_Task instructions_:
Begin at the line that has "In what order from farthest to nearest should" and continue through the end of the data, then rewrite those lines with "placed" changed to "arranged" and everything else left as it is.

##### Input rows

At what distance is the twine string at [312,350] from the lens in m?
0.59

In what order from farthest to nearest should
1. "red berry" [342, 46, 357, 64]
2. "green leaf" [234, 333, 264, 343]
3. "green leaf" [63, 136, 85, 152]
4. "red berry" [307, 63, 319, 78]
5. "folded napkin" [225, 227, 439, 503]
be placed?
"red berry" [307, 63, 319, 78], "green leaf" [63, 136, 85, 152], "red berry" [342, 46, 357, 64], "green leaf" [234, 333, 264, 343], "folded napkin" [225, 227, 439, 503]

##########

_Complete answer_:
In what order from farthest to nearest should
1. "red berry" [342, 46, 357, 64]
2. "green leaf" [234, 333, 264, 343]
3. "green leaf" [63, 136, 85, 152]
4. "red berry" [307, 63, 319, 78]
5. "folded napkin" [225, 227, 439, 503]
be arranged?
"red berry" [307, 63, 319, 78], "green leaf" [63, 136, 85, 152], "red berry" [342, 46, 357, 64], "green leaf" [234, 333, 264, 343], "folded napkin" [225, 227, 439, 503]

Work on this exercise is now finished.